Today, I felt something good that life taught me. Although I have same routine on daily base, life makes difference when I am motivated by myself. It seems always coming from my heart and my perspective.
For example, I really wanted to stay home and get rest since I've been very busy on Mon, Tue, doing lots of activities for my little one. I thought it was fair for me to have little break, some kind of reward of being good mom. However, seeing my girl's bored-some face wasn't quite what I expected.

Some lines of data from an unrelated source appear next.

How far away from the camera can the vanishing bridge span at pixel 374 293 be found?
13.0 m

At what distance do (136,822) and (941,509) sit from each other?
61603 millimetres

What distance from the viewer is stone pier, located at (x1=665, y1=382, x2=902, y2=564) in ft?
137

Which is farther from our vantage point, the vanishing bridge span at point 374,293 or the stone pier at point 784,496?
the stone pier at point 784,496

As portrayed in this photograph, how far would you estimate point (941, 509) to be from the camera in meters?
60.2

who told that we always have choices in every single moment of life?
In a second, I've decided to dedicate my day for my daughter than my own relaxation. Since I've made my mind, it was easier to move my lazy body than I thought. So as she wanted we went to park before lunch, and came back home to have lunch with her sweet loving daddy and did errands at home quickly and packed up to meet one of my friend and her son at the outdoor park swimming pool and stayed about 2 hours, seeing my girl's having great time.
After all these task were done, it was time to conclude my day. I felt extremely fruitful and accomplished and just happy. It was kind of self- satisfaction, really. Good job to me!

Monday, June 7, 2010

Poverty in the midst of Plenty.


There was a time that I was hoping if I'm out of this small home town, I would be extremely happy. That was 7 years ago already. It was tough time and I couldn't see bright future ahead of me. Everything was blocked that I barely could breathe.
Now, it's been 7 years since then and I am out of my little hometown , it seems to me I have everything that I wished for. I guess I ought to be grateful on everything occurs to me right now but the fact is I'm not always happy.

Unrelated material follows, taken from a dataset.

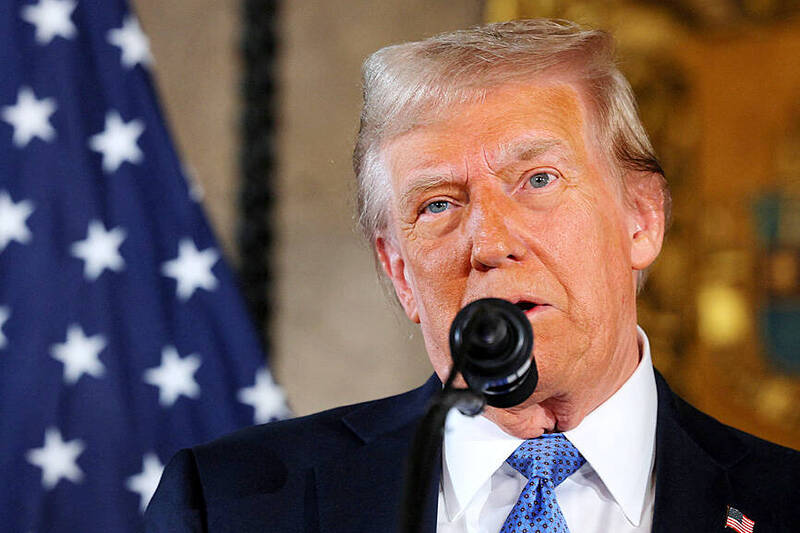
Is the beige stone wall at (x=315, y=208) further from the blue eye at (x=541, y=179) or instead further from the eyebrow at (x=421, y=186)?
the blue eye at (x=541, y=179)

Recently I was wondering about what is happiness? Why can't I be happy all the time?
When I become happy finally then sooner or later the feeling is gone. Why doesn't it last long?Am I too fickle? or Don't I know how to be appreciated??
Once those made me happy, it doesn't work same way anymore.
Why being happy is so complicated?
Are we supposed to live to struggle to find happiness all our life time??

The bottom line of my feeling is when I'm not happy or when I'm not fulfilled of myself, I am lost. When I feel lost, I lost my control of my conscious and I feel like I'm day dreaming most of time.

Someone told me that happiness comes from within. I agree with that.